According to the report, the staff of the US Senate Committee on Commerce, Science, and Transportation started receiving information from whistleblowers after the second 737 Max crash, detailing numerous concerns related to aviation safety. The investigators said that the scope and breadth of the probe quickly expanded beyond the first allegations and dozens of whistleblowers revealed common themes.

Here are some of the most significant findings:

1. The report suggests that the FAA continues to retaliate against whistleblowers instead of welcoming their disclosures in the interest of aviation safety.

2. The investigators accused Boeing and the FAA of “attempting to cover up important information” that may have been contributed to those fatal crashes.

3. The US agency repeatedly permitted Southwest Airlines to continue operating dozens of aircraft in an unknown airworthiness condition for several years, which put millions of passengers at potential risk.
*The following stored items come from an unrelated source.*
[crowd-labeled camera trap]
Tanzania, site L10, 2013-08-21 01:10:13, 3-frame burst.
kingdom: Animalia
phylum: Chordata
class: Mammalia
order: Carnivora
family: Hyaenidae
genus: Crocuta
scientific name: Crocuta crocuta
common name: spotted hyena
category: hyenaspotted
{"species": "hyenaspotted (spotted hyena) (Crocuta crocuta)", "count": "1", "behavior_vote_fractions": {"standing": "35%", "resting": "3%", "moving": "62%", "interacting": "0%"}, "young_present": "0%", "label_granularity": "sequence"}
4. Boeing inappropriately influenced the FAA’s human factor simulator testing of pilot reaction times involving a Maneuvering Characteristics Augmentation System (MCAS) failure.

5. The senior officials at the FAA may have obstructed a review of 737 Max crashes conducted by the Department of Transportation Office of Inspector General.
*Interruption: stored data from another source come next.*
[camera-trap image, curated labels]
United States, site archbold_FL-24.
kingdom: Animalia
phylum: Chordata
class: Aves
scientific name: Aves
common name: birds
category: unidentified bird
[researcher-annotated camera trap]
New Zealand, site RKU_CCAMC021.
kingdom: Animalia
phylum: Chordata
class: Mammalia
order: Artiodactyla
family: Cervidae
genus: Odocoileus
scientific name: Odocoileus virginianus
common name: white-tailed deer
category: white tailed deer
Last month, Boeing Co received the approval of the FAA, which was required to resume its 737 Max flights, however, the approval didn’t allow the Max aircraft to immediately return to the skies. The FAA had rescinded the order that grounded the aircraft and published an Airworthiness Directive, which specifies design changes that must be made before the aircraft returns to service. The US regulator also detailed training changes that the aviation company must incorporate to resume commercial flights after a 20-month grounding. On December 9, commercial flights with Boeing 737 Max jetliners resumed for the first time since they were grounded worldwide.